== Instructions ==
1: Rewrite the passage on the EU climate and energy targets starting at "The EU set initial" and ending at "EU's energy efficiency.", putting "renewable sources" in place of "renewable resources".
2: Carry the text on the EU climate and energy targets forward with the next part after its final line.

======== Source

On the October 24th 2014, the EU approved its long awaited targets for emission cuts, energy savings and clean energy. The announcement has been met with significant criticism from the environmental lobby, for their less than ambitious targets, but those within the energy efficiency industry can see the big opportunities the new goals could bring.
The EU set initial objectives for 2020, dubbed the “20-20-20 targets”, which promise:
- A 20% reduction in EU greenhouse gas emissions from 1990 levels;
- Raising the share of EU energy consumption produced from renewable resources to 20%;
- A 20% improvement in the EU's energy efficiency.
As a precursor to the 2030 Framework for Climate and Energy where, the following, more ambitious targets have been approved:
- A binding EU target of at least 40% reduction of greenhouse gas emissions by 2030, compared to 1990;
- A binding target of at least 27% of renewable energy used at EU level;
- An energy efficiency increase of at least 27%, to be reviewed by 2020 having in mind an EU level of 30% for 2030;
- The completion of the internal energy market by reaching an electricity interconnection target of 15% between Members States and pushing forward important infrastructure projects.

================
======== Listed entries

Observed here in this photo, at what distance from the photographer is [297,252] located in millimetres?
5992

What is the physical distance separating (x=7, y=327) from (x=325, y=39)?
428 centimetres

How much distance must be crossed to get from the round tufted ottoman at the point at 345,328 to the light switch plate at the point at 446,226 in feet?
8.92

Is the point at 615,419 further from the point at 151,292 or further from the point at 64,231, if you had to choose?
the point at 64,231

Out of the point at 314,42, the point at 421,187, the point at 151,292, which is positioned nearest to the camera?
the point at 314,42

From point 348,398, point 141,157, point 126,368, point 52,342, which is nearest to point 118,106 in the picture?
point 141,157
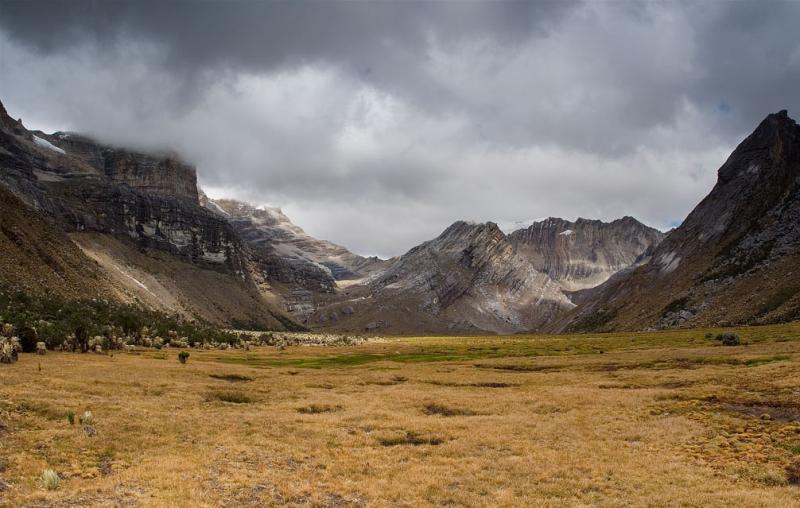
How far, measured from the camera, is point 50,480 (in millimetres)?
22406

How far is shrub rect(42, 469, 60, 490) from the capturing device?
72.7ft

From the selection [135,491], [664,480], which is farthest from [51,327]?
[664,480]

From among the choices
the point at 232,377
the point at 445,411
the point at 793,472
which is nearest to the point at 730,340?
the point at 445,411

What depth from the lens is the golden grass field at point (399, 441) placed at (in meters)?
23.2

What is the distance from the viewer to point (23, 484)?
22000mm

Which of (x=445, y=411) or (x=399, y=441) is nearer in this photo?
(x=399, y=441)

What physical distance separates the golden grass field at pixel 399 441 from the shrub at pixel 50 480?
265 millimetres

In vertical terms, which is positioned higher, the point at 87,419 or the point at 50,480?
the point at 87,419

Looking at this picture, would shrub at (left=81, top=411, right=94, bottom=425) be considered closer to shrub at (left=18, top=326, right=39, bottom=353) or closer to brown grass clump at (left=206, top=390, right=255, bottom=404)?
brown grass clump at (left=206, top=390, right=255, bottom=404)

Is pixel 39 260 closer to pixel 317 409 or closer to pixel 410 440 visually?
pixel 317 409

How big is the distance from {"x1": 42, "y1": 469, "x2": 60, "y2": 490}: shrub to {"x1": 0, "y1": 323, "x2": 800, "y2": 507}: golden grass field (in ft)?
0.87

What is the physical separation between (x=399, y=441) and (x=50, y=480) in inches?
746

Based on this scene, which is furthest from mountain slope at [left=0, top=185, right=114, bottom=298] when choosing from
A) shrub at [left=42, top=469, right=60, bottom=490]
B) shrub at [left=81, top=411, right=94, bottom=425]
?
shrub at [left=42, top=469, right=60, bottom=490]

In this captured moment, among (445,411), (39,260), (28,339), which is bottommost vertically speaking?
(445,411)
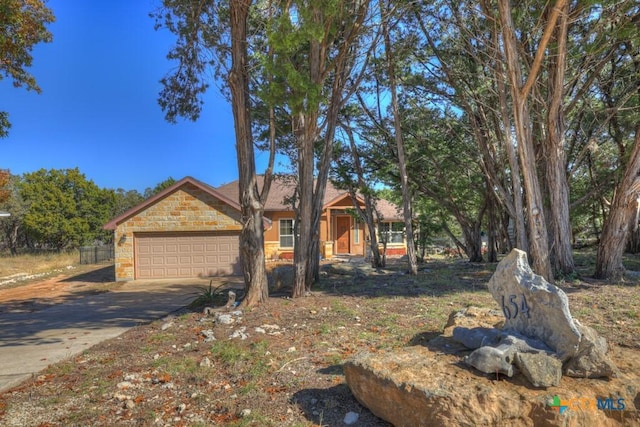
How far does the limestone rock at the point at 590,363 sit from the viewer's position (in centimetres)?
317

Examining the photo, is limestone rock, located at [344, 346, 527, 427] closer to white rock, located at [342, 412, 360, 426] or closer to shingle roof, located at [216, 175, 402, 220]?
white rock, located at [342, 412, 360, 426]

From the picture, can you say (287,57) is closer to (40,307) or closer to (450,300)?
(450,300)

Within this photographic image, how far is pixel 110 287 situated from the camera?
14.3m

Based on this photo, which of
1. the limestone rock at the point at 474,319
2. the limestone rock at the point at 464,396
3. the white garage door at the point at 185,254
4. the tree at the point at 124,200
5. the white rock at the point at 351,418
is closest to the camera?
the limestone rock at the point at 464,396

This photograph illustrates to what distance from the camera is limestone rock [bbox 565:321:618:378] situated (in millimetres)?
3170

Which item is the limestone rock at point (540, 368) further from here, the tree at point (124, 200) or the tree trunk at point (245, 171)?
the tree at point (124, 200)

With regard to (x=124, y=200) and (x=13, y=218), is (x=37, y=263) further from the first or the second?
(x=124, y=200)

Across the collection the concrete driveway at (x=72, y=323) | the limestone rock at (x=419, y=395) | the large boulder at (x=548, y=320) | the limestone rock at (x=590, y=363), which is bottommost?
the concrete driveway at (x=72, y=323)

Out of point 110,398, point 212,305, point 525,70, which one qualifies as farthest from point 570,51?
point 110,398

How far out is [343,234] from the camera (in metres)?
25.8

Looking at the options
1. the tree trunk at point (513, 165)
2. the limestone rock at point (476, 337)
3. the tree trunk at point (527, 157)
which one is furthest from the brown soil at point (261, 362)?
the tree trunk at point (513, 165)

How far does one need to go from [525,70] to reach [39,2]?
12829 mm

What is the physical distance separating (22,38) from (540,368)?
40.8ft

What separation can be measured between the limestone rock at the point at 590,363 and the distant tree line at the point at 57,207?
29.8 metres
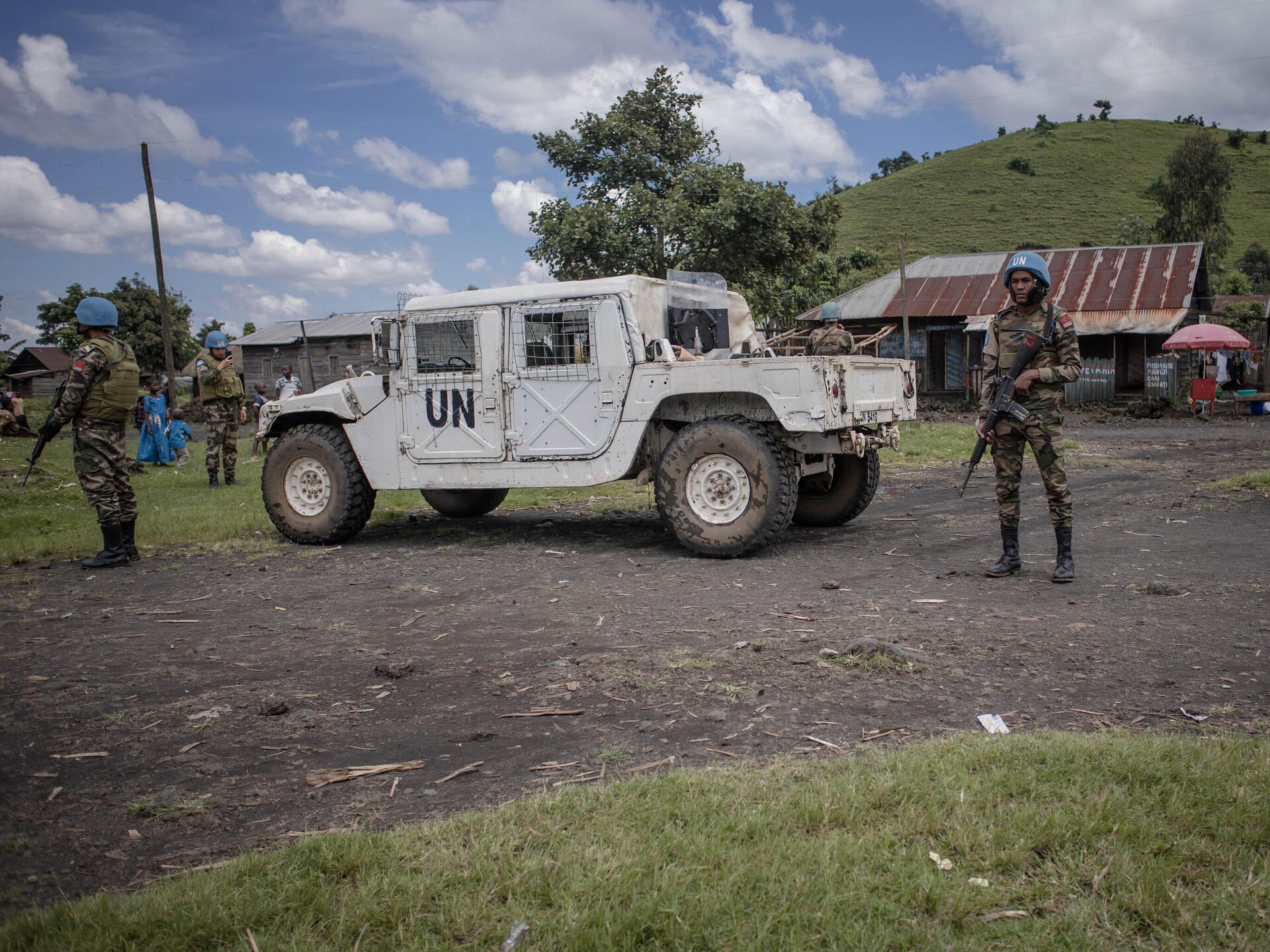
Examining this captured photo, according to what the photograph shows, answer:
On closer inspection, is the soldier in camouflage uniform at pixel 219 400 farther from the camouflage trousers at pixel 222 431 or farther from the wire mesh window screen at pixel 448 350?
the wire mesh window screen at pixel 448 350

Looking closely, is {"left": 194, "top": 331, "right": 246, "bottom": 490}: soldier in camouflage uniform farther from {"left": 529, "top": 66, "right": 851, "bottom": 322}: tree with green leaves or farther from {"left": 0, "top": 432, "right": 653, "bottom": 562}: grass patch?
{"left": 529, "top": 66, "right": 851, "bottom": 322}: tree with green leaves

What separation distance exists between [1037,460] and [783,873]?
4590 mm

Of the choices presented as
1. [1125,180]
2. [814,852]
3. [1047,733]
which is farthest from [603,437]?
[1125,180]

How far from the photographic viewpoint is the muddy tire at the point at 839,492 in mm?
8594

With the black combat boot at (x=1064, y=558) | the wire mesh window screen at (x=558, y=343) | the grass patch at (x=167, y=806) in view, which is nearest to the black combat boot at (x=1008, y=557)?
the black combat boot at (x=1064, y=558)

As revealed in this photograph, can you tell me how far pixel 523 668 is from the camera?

================

== Solved problems ==
1:
The EU set initial objectives for 2020, dubbed the “20-20-20 targets”, which promise:
- A 20% reduction in EU greenhouse gas emissions from 1990 levels;
- Raising the share of EU energy consumption produced from renewable sources to 20%;
- A 20% improvement in the EU's energy efficiency.

2:
The key point for the smart building sector is the proposed 27%, potentially 30%, improvement in efficiency. The European Commission considers this absolutely crucial, following a review of the Energy Efficiency Directive, set out in June this year.
The proposed target develops on the achievements already reached in smart building across Europe. New buildings now use half the energy they did in the 1980s, while industrial buildings are about 19% less energy intensive than in 2001. The European Council endorsed an indicative target of 27% to be reviewed in 2020, suggesting there is still some concern over the potential for such savings.
However, those within the smart buildings sector would argue that energy efficient buildings are the best route to energy saving, especially for the sluggish EU economy. A recent report from engineering firm Arup showed that buildings consume 40% of worldwide energy, while 50% of their floor space is either temporarily or permanently unoccupied.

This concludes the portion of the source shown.